S-Space College of Engineering/Engineering Practice School (공과대학/대학원) Dept. of Industrial Engineering (산업공학과) Theses (Ph.D. / Sc.D._산업공학과)
Multi-source, unstructured and external data analytics for manufacturing process : 제조 프로세스를 위한 다중 소스, 비정형 및 외부 데이터 애널리틱스
- 공과대학 산업·조선공학부
- Issue Date
- 서울대학교 대학원
- 학위논문 (박사)-- 서울대학교 대학원 : 산업·조선공학부, 2017. 2. 조성준.
- Data integration means the task of combining data with various types residing at different sources, and providing the user with a unified view of these data. In this thesis, we consider the data integration as the process of creating data marts to be used as input to the machine learning and data mining models in a view of data analyzer and miners. Actually, three types of problems are encountered in the data integration process: How to integrate (1) data from various sources, (2) different types of data and (3) external data with internal data. To integrate these data, the enterprise must consider and solve some technical and manageral issues. To prove our concept, three real-world applications are introduced. Knowledge can be regarded as the most valuable asset of a manufacturing enterprise. Therefore, a manufacturer enterprise should collect the data representing its processes and environments and analyze the data to build a sustainable knowledge model.
First application is about generating user scenarions using online social media in the early steps of new product development (NPD) process. By strategic keyword searching, several novel user contexts are discovered from online social media. Based on contexts, domain experts can generate user scenarios for new features and functions of the target product.
Second application is to construct early engine fault detection models by integrating manufacturing, inspection and after-sales service data. In most cases, production data and after-sales service data are managed independent departments, even different companies. To detect engine faults which represent customer-perceived quality, data integration is the key to generate integrated data mart. In this application, In this study, one-class classification algorithms are used due to class-imbalance problem. To address multi-dimensionality of time series data, the symbolic aggregate approximation (SAX) algorithm is used for data segmentation. Then, binary genetic algo-rithm-based wrapper approach (BGA-wrapper) is applied to segmented data to find the optimal feature subset. As a result, an anomaly score for each engine is calculated. Experimental results show that the proposed method can detect defective engines with a high probability before they are shipped.
Final application is to discover knowledge from textual data in various sources.
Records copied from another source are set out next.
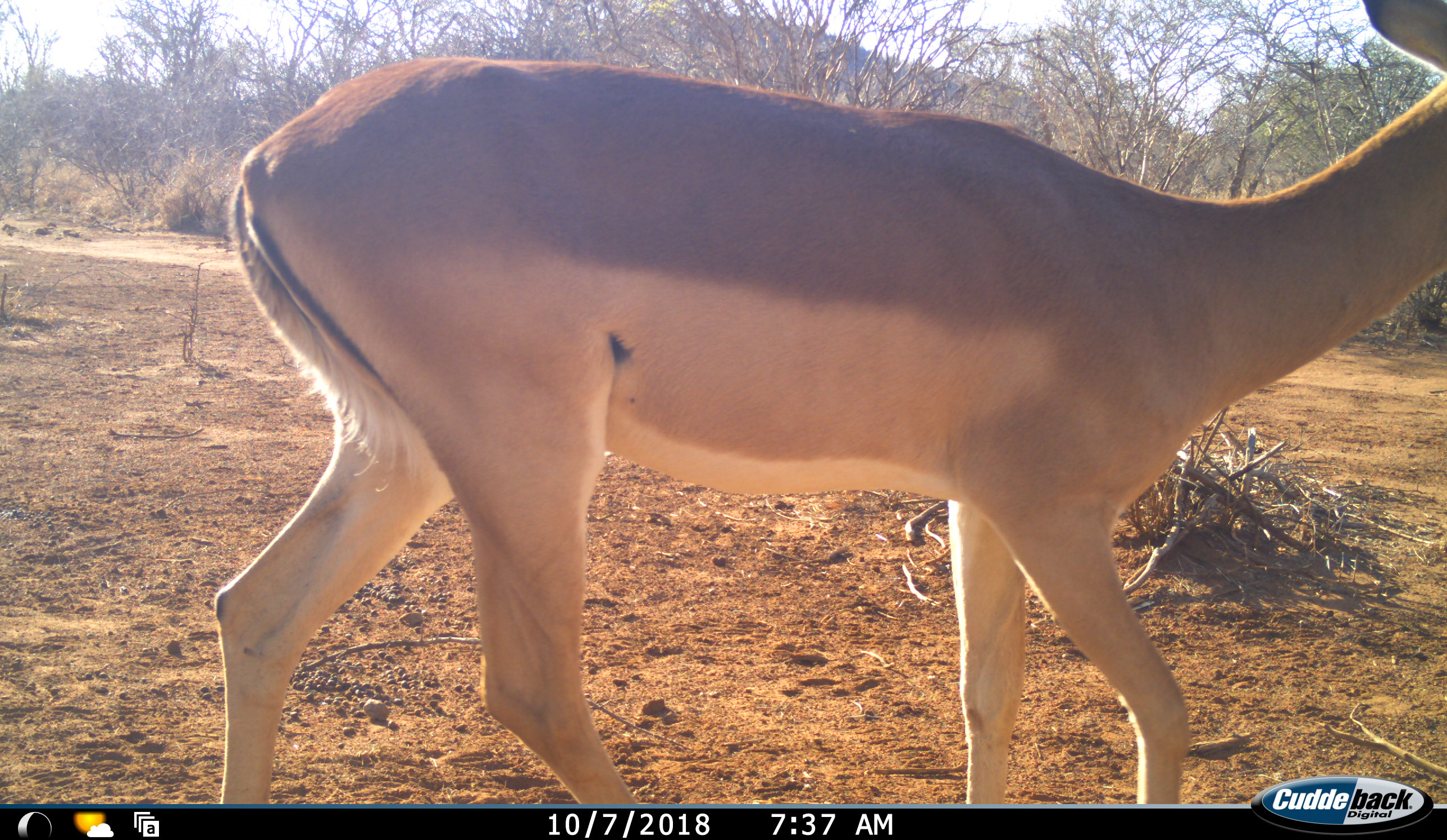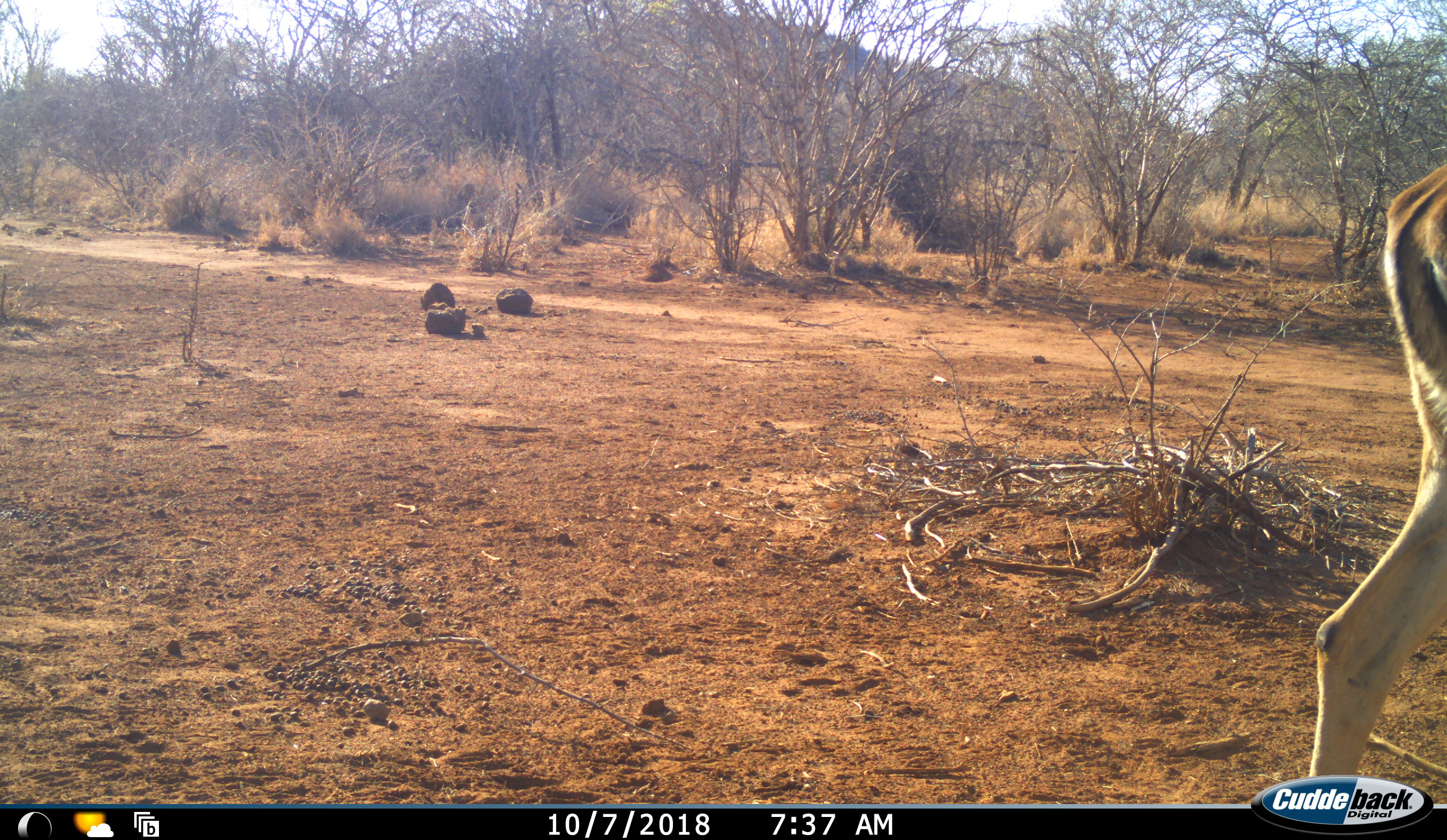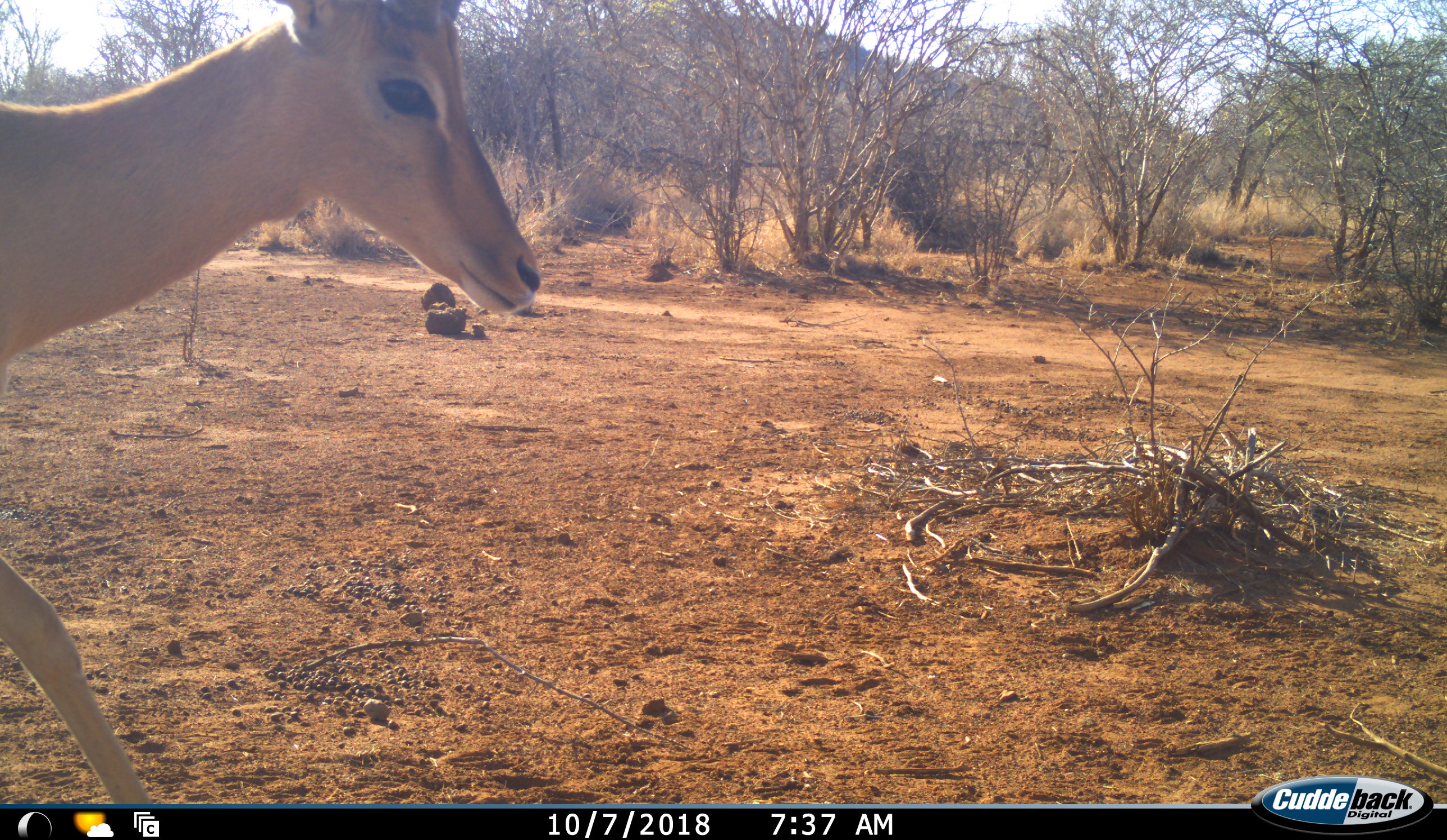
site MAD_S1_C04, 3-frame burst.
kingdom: Animalia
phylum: Chordata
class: Mammalia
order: Artiodactyla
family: Bovidae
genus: Aepyceros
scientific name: Aepyceros melampus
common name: impala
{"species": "impala (Aepyceros melampus)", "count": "2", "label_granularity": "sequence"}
Despite many enterprises know the importance of managing key performance indicators (KPIs), most of quality activities are fulfilled according to analyzing attribute or quantitative value. It has the limitation to understand customers perspectives and exact defects. In this application, a novel active learning framework for dictionary expansion is introduced. In this framework, unsupervised natural language processing methods suitable for Koreans are applied to the data. As a result, proposed framework can construct domain-specific dictionary from almost zero-based one.